Passage provided below:

Why You Should Rewatch the Olympics
Unity is fragile. Like coming upon a deer in the wild, it will bolt if we’re not careful.
My young siblings and I had just started the animated flick An American Tale, which we rented from the video store two blocks away. It was Friday, one of the few nights of the week we were allowed to watch movies.
My parents came into the room. Dad paused the VCR and announced they’d like to do something boring instead: watch the Olympics. With only one TV in the house and possibly emboldened by our numbers, we protested.
We came up with every bit of logic our confident, underdeveloped brains could grasp. We rarely watched sports—why start tonight? We didn’t know any of the teams or players. Heck, we didn’t even recognize a lot of the sports! And Fievel and his mouse friends surely had some good morals and manners to teach little troublemakers like us.
Can you guess who won? Boring or not, we joined our parents in watching the Calgary Olympics together that winter in 1988. The TV was on, after all.
We were right in our expectations. Event after event, we had little frame of reference. With a few recognizable exceptions, the countries were three random letters next to a few random colors in a rectangle. It was difficult to tell which of the participants were Americans—the athletes, coaches, and fans for each country seemed to show the same intensity, grins, elation, nervousness, and heartbreak.
That’s if Americans were in that event at all. In TV sports, you usually know exactly who your team is going in, and my international sports exposure was limited to the relatively straightforward Karate Kid Part II. This was mentally exhausting as we didn’t always know who to root for among so many choices, and shot glances at our parents for cues. Sometimes it was the underdog, or an Olympian the network selected for an 8-minute segment showcasing their story.
Olympic viewing was different 36 years ago. It had fewer clips and highlights, and more long-form coverage. Between the moments of action, the cameras had nothing else to do besides follow the athletes and coaches around while the announcers attempted to convince a 9-year-old how interesting and exciting this all was. (The long hours of figure skating were agonizing, but I admit the skiers with guns caught my interest.)
With the whole thing winding down in a few weeks, there wasn’t time to settle in. No opportunity to buy your favorite athlete’s T-shirt—if you had even decided who your favorite was—before it would all be over.

End of Passage provided.
Information shown below:

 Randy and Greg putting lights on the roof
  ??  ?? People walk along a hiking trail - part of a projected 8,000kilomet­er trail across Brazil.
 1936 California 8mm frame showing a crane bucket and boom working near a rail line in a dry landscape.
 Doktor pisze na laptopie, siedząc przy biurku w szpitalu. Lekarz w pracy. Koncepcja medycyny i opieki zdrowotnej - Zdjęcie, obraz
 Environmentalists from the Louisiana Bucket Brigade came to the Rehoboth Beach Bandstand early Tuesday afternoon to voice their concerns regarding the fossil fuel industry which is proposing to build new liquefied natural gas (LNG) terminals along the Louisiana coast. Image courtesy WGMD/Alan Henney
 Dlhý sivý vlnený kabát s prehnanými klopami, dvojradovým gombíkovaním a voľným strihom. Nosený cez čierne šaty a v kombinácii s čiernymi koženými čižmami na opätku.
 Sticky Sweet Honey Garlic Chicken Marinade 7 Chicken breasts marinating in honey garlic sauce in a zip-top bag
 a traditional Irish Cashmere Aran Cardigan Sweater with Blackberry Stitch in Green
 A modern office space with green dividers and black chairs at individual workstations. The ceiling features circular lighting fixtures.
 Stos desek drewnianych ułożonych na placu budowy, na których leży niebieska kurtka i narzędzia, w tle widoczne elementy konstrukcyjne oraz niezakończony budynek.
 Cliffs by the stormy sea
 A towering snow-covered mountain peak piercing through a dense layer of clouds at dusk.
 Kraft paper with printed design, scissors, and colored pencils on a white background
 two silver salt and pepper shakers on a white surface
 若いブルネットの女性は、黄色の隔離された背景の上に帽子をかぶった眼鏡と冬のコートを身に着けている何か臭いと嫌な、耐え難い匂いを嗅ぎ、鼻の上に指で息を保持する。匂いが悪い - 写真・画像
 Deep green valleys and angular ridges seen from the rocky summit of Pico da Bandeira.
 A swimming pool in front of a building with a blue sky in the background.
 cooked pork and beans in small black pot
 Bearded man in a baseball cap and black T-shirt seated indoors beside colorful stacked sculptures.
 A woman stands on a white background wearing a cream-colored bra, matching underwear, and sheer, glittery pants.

End of Information shown.

Tasks for this exercise -
(a) In the Olympics essay, rewrite the part that opens with the words containing "We came up with" and closes with "on, after all.", swapping "mouse friends" for "cartoon companions".
(b) Answer these questions using the Olympics essay.
(i) What film had the siblings rented?
(ii) Which Olympics did the family watch, and in what year?
(iii) Which event's long hours of coverage does the writer call agonizing?
(c) Pick up the Olympics essay after its final sentence and keep writing.
The lines have no connection to the essay on rewatching the Olympics.

Results for each task -
(a)
We came up with every bit of logic our confident, underdeveloped brains could grasp. We rarely watched sports—why start tonight? We didn’t know any of the teams or players. Heck, we didn’t even recognize a lot of the sports! And Fievel and his cartoon companions surely had some good morals and manners to teach little troublemakers like us.
Can you guess who won? Boring or not, we joined our parents in watching the Calgary Olympics together that winter in 1988. The TV was on, after all.

(b)
(i) An American Tale
(ii) The Calgary winter Olympics, 1988
(iii) Figure skating

(c)
The Shupe kids were undoubtedly justified in looking forward to the closing ceremonies as we stared at the TV with droopy eyelids and stone faces. (Did I mention the endless figure skating?) But the reasons I enjoy the Olympic Games today, and why I think the world needs them more than ever, are precisely the same things that annoyed me decades before.
I’ve come to see that the humans of Planet Earth need an occasional team-building exercise. Just as go-kart racing with Sandy from accounting and Dylan from IT support somehow helps you all work better together, it impacts us profoundly to see the nations of the world in a different light every now and then. Instead of geopolitical foes, we see hard work, honor, and sportsmanship. In place of global CNN headlines, we see supportive moms and dads. Soldiers, tanks, and political leaders are swapped for cheering hometowns and regular, relatable people.
I know, some of you are going to say, “We’ve seen your picture; we don’t buy that you can relate in any way to an athlete, elite or otherwise.” And you’d be correct. But we’ve all worked hard for things—have had successes and failures. The glimpse of common humanity across borders strikes a chord in us.
We come with open minds, ready to meet new athletes and learn about new sports. It’s a good thing. We watch matches we don’t understand, sometimes pretending to know the rules even while we wonder which part of the body matters when crossing the finish line, and why the points in wrestling seem to be assigned at random.
What’s more, this World Family Reunion reminds us that behind the foreign cultures, languages, and regimes, we’re all people that want basically the same things for ourselves and those we love. Together with citizens of other nations, we all probably have a leader or two giving us a reputation we’re embarrassed about. While those in each nation appreciate other cultures, they’re also proud of their own. Understanding this in a deep way boosts our hope in humanity and strengthens invisible bonds across continents, whether or not we personally ever come into contact with those nations or their people. Every world traveler says that everyone should visit other parts of the globe, and this perspective they gain is one of the reasons why. If you can achieve a little bit of this every few years for free, why not?
Unity is fragile, and at many levels, we feel it slipping. Divided nations fall, and fragmented regions war. An important byproduct of this periodic celebration of sport and contestants is the repair of our cohesion, reminding us of some authentic underlying desire we all have for harmony. Our trend is to spend exponentially more attention and energy on what divides rather than what’s in common, which isn’t healthy.
The Paris opening ceremonies tested this, with imagery that initially appeared to many of us to deliberately insult millions of its viewers and athletes. Reactions ranged from uproar against the sacrilege on one hand to raging against the uproar on the other. This dominated social media for days, with one side feeling uninvited to the games and the other side claiming that if you were offended, you were the problem.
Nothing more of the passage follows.